Etre le Père du Peuple nation s'obtient par deux moyens : la dictature (le viol), ou l'histoire (la filiation). C'est donc le cas d'Aït Ahmed : sur la scène du parricide, il est le père nié, exilé, chassé, insulté. Au pays de l'infanticide permanent, il est salué, regretté, hissé au rang de l'hommage des foules, mais après la mort. L'homme est donc mort mais, pour l'essentiel, il reste une lumière, indirecte. Car Aït Ahmed, on ne le connaît pas par le manuel scolaire, ni par l'hommage dû par une nation à l'un de ses pères, ni par le salut et le respect appris, mais on le reconnaît avec l'âge, quand on apprend à lire le vrai livre, à reconnaître le sens du mot sacrifice, militantisme et cause. Pour l'expression de « lumière indirecte » ? C'est parce que la vie de cet homme a ce curieux effet d'éclairer, de rendre visible et d'accentuer l'infamie de beaucoup de politiques algériens, adversaires ou anciens compagnons décrépis. Un mot revient sans cesse depuis sa mort, dans les hommages : Ethique. Les Algériens, dans le vacarme salissant du butin depuis les premières heures de l'indépendance, ont toujours été sensibles au statut de cet homme qui représente l'antithèse du « politique » : probe, propre, distingué, réfléchi. Il a vécu comme une possibilité d'une indépendance menant à la liberté. Il est mort signifiant un échec retentissant mais aussi la possibilité d'une continuité.

L'homme est donc le portrait du « politique » rêvé et fantasmé : défendant l'amazighité algérienne sans céder ni aux vassalités baathistes ni aux extrémismes berbéristes. Proposant de sauver le pays par le compromis, pas par la compromission. Défendant la démocratie comme une nécessité et pas comme un fond de commerce d'opposition. Plaidant la solution, pas les positions. L'homme a refusé les bas compromis des vétérans de guerres qui, souvent, finissent mal et honteusement après les décolonisations. Ne cédant jamais à la cupidité légendaire chez les libérateurs quand ils vieillissent. Dans l'imaginaire algérien, il a donc rejoint le cercle stricte de ces politiques dont on admire justement le désengagement signifiant l'honnêteté, là où le militantisme se traduit par le ramassage du butin dans l'histoire alimentaire du FLN d'aujourd'hui.

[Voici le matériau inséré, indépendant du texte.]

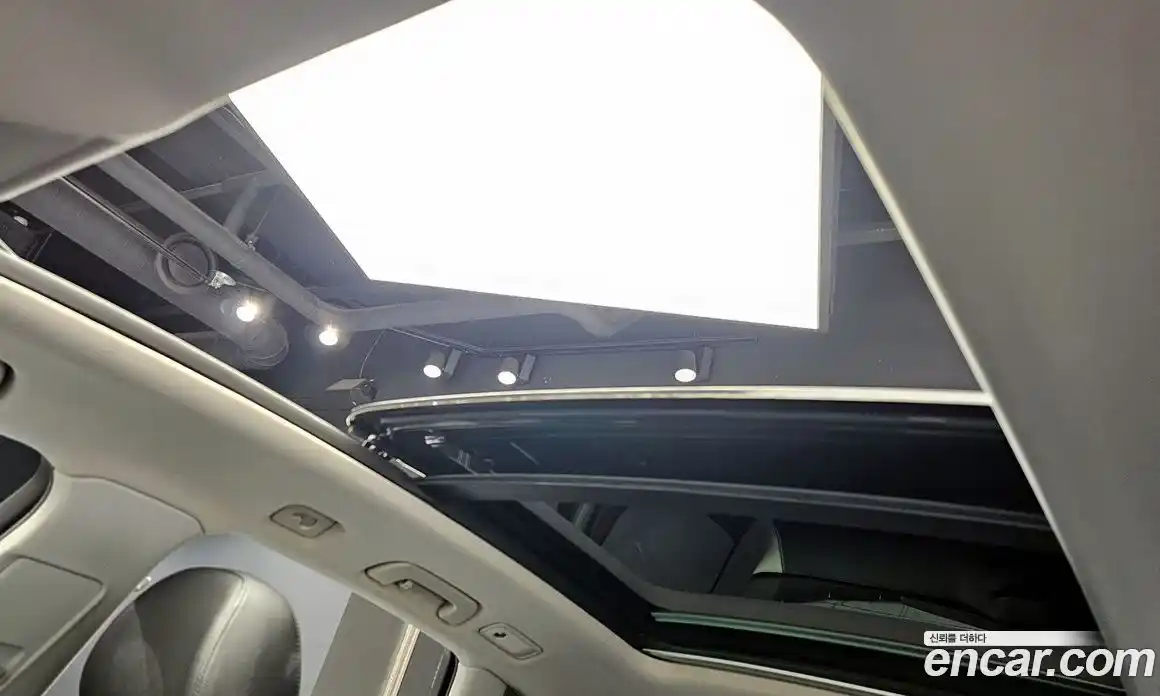 Audi Q5 2014 3.0 Автомат в Москве № 212586, фото 17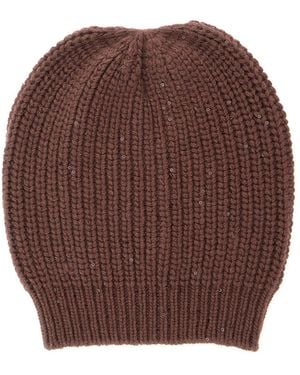 Brunello Cucinelli M32373999C9199 - Brown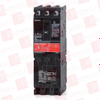 Molded Case Circuit Breaker - 3960184 - Radwell International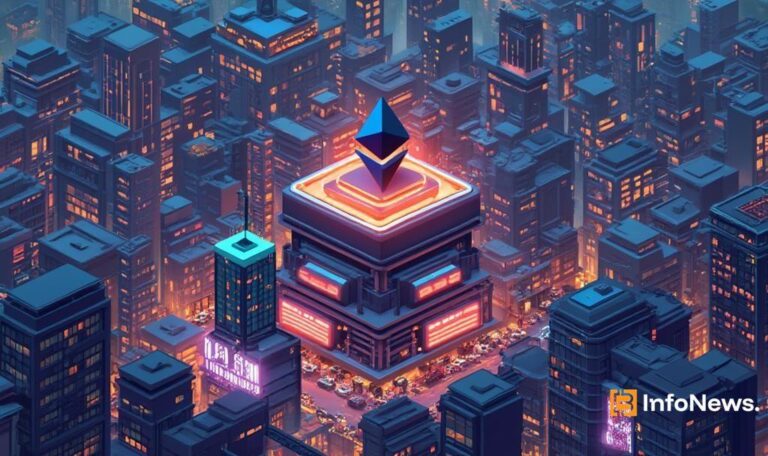 Ethereum Foundation Advances Trillion-Dollar Security Initiative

Les Algériens admirent, on le sait, le politique qui ne fait pas de politique, paradoxalement. Cela donne à l'honnêteté l'honneur de l'impasse, ne sert pas le pays mais sauve l'âme. Aït Ahmed n'était pas cet homme cependant. Il était militant. Le chroniqueur fait partie de cette génération vidée d'elle-même, qui n'a pas connu cet homme par le livre ou l'hommage. Une génération éduquée au déni et au rejet, formée pour compléter la disgrâce et l'exil par l'oubli. Il aura fallu tant d'années pour retrouver la trace de cet homme dans le paysage, les livres et les racines. Pour finir par voir dans ce militant une possibilité éthique du politique. Et c'est cela le plus grand héritage laissé par cet homme aux générations futures : la possibilité de conjuguer morale et politique, histoire et engagement, destin de libérateur sans misère de prédateur. Son exil n'a pas fait de lui un homme rejeté mais un homme compris. Contrairement à d'autres carriéristes, il n'a pas connu de traversée de désert. Il n'a pas fait de son destin d'inventeur et de père de la liberté, une excuse, une statue de ciment ou un infanticide méprisant comme le font les chefs des décolonisations, en général.

L'homme est donc l'un des rares pères de cette nation à pouvoir avoir d'une descendance si ce pays survit à l'infamie, la lâcheté des siens et aux traîtrises. Son histoire est heureuse et il aura beaucoup d'enfants.